Thankfully, SCOTX now has a chance to correct the course. In 1983, SCOTX delegated to the American Bar Association the authority to accredit law schools. For the past four decades, law students must graduate from an ABA-approved law school to sit for the Texas bar exam. But in April 2025, SCOTX solicited public comments on "whether to reduce or end the . . . reliance on the ABA." This request came on the heels of the Florida Supreme Court's similar request.

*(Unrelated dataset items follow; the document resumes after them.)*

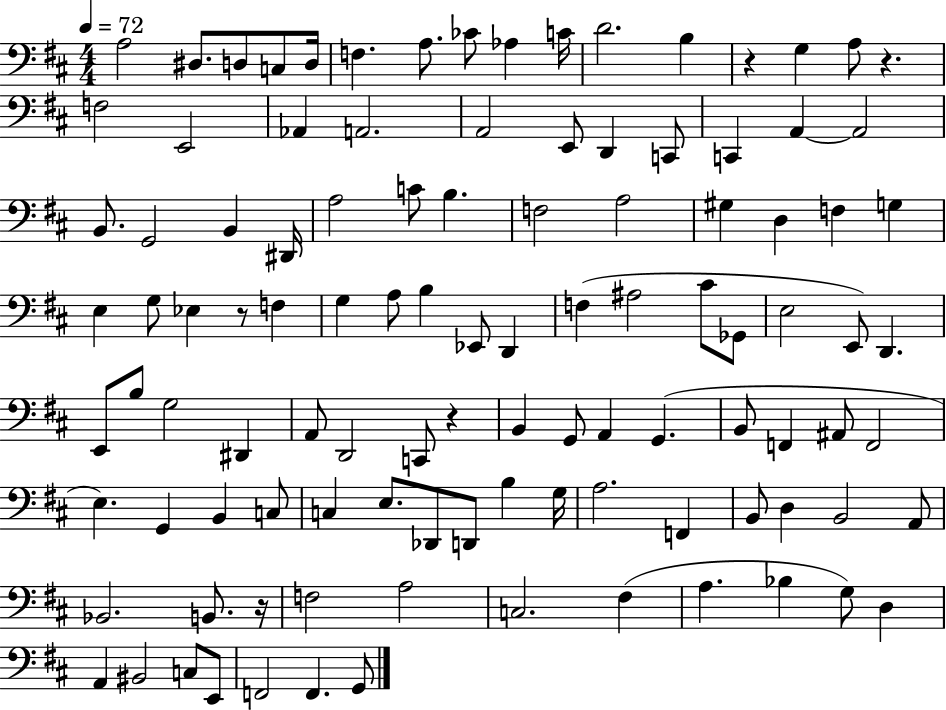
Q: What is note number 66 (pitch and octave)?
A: B2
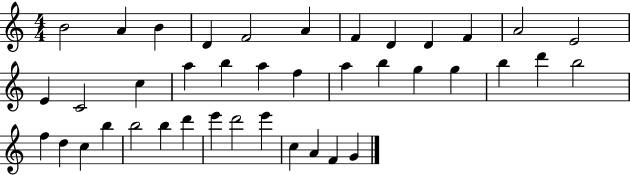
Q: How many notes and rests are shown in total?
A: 40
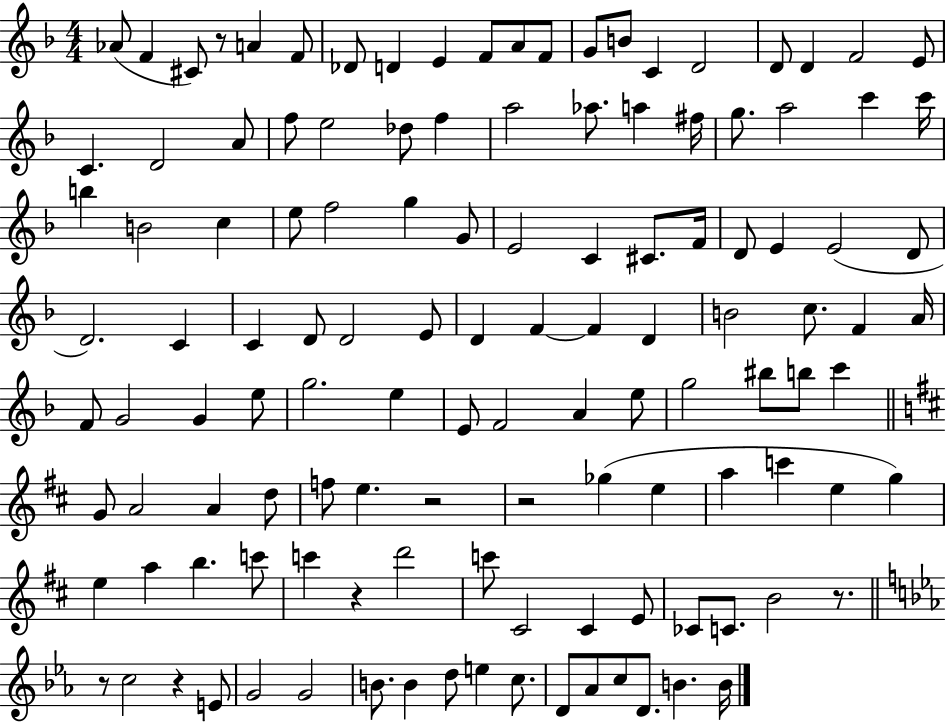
Ab4/e F4/q C#4/e R/e A4/q F4/e Db4/e D4/q E4/q F4/e A4/e F4/e G4/e B4/e C4/q D4/h D4/e D4/q F4/h E4/e C4/q. D4/h A4/e F5/e E5/h Db5/e F5/q A5/h Ab5/e. A5/q F#5/s G5/e. A5/h C6/q C6/s B5/q B4/h C5/q E5/e F5/h G5/q G4/e E4/h C4/q C#4/e. F4/s D4/e E4/q E4/h D4/e D4/h. C4/q C4/q D4/e D4/h E4/e D4/q F4/q F4/q D4/q B4/h C5/e. F4/q A4/s F4/e G4/h G4/q E5/e G5/h. E5/q E4/e F4/h A4/q E5/e G5/h BIS5/e B5/e C6/q G4/e A4/h A4/q D5/e F5/e E5/q. R/h R/h Gb5/q E5/q A5/q C6/q E5/q G5/q E5/q A5/q B5/q. C6/e C6/q R/q D6/h C6/e C#4/h C#4/q E4/e CES4/e C4/e. B4/h R/e. R/e C5/h R/q E4/e G4/h G4/h B4/e. B4/q D5/e E5/q C5/e. D4/e Ab4/e C5/e D4/e. B4/q. B4/s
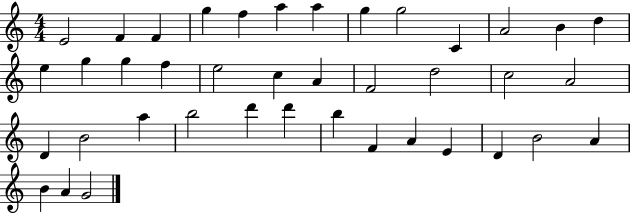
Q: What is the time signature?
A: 4/4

The problems with the American Bar Association's Section of Legal Education are well known. The ABA imposes an endless series of "standards" on law schools, without providing any evidence that these standards are actually effective. The organization imposes a one-size-fits-all all policy, without regard to how the missions of elite law schools differ from those of access law schools. And critically, the left-leaning ABA has dragooned all law schools to impose onerous DEI requirements — a step they have only temporarily suspended in response to action from the Trump Administration. Critically, the ABA does not consider the needs of the people of Texas.

Yet, as could be predicted, the Texas Law Deans have rallied in support of the American Bar Association. On May 12, a "conversation" on the ABA's role as accreditor was convened by all of the Texas law schools (including my own). There were eleven speakers, ten of whom wholeheartedly supported the ABA's role as accreditor. Only Professor Seth J. Chandler of the University of Houston offered some critical comments about the organization. However, such groupthink is emblematic of the broader lack of ideological diversity in the academy. Moreover, this monolithic thought is especially unhelpful when deciding whether to change the regulatory regime. (Indeed, this online symposium hosted by the Civitas Institute was occasioned by the glaring one-sided nature of the ABA defense rally.)

The Texas Supreme Court would be well served to consider the entire symposium.